There was a language barrier—I don’t speak Spanish—but even without words, you can still communicate dignity. A smile. Steady eye contact. The patience to sit without forcing conversation. As we moved into the afternoon activity—painting small wooden circles to make keychains—the room lightened. Someone laughed. Someone else held up her design with a shy pride. Trust doesn’t rush, but it flickers into the room when a woman feels safe enough to express their creativity.
Before they left, each of the women handed us a small lollipop. Such a simple gesture—but it hit me with unexpected force. Why were they thanking us? That sweetness carried a weight. It made me feel a mix of gratitude and guilt: we were there for barely two hours, while they carry years of pain.

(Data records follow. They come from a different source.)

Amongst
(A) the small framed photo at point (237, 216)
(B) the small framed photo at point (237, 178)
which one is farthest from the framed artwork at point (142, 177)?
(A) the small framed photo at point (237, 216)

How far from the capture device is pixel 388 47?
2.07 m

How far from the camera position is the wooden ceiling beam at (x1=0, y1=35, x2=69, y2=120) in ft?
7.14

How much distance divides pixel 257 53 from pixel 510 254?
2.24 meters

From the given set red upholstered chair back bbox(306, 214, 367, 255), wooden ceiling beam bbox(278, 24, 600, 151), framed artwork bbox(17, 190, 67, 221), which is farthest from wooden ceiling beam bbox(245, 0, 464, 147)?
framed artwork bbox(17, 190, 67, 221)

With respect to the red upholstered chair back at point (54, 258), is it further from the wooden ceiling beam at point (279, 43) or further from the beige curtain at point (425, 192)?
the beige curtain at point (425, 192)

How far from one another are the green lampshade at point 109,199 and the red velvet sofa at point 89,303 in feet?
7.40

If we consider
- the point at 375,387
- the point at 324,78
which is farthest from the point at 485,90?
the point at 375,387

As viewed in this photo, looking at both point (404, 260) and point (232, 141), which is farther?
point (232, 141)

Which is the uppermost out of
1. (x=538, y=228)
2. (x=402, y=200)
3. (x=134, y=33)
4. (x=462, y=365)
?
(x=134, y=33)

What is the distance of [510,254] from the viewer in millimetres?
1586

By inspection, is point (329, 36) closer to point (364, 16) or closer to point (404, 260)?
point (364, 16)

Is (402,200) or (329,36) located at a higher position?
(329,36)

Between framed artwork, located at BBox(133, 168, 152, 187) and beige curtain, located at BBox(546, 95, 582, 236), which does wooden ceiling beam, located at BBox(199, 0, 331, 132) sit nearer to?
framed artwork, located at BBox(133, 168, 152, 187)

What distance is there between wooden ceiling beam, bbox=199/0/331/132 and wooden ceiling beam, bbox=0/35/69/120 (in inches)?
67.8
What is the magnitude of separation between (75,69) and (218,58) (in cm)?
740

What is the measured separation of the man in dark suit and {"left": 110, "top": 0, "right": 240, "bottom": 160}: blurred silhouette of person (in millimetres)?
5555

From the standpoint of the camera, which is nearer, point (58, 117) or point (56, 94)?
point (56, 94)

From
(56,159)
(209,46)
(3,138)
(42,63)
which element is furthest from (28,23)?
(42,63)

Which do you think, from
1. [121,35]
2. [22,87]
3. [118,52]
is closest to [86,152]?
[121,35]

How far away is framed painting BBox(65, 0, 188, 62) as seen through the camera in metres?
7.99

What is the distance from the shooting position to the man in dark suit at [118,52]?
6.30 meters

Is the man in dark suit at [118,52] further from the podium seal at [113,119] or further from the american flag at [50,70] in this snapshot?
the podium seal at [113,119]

And yet when we waved goodbye, something real had formed—fragile but present. A connection without shared language, built only on attention, time, and humanity.
Stepping Into Their World
Walking into the center meant stepping into a space shaped by layers of trauma—abandonment, exploitation, coercion, emotional manipulation. For the women, vulnerability is a risk. Trust is unfamiliar. And yet, by simply being present—emotionally open, observant, gentle—I was offering vulnerability too.
Showing care without words felt strangely brave. It meant saying, “I’m here. I see you. Even if I don’t fully understand your story, I’m not looking away.”
Where This Work Fits: Midstream Intervention
Using the “babies in the river” analogy, the center’s work is clearly midstream—intervening in the lives of women who are already in dangerous environments, providing safety, community, and pathways toward restoration.
I wasn’t preventing trauma upstream, nor was I rescuing someone downstream in acute crisis. I was meeting women in the middle of their journey, offering presence that supports emotional and psychological healing.
A Moment I’ll Remember
On the wall near the exit stood a small wooden board covered in handwritten notes. Some thanked the staff for food, some for conversation, others simply for “a place that feels like peace.” One message said, essentially:“Thank you for giving us a space where we can rest and be treated like human beings.”In a place where safety is rare, that is transformational.
A quote from Janice, the founder of El Pozo De Vida, has stayed with me. She said,“If someone’s stomach is growling louder than the voice of hope, they can’t focus on anything else.” Care begins with the concrete: food, warmth, a presence. Healing comes next.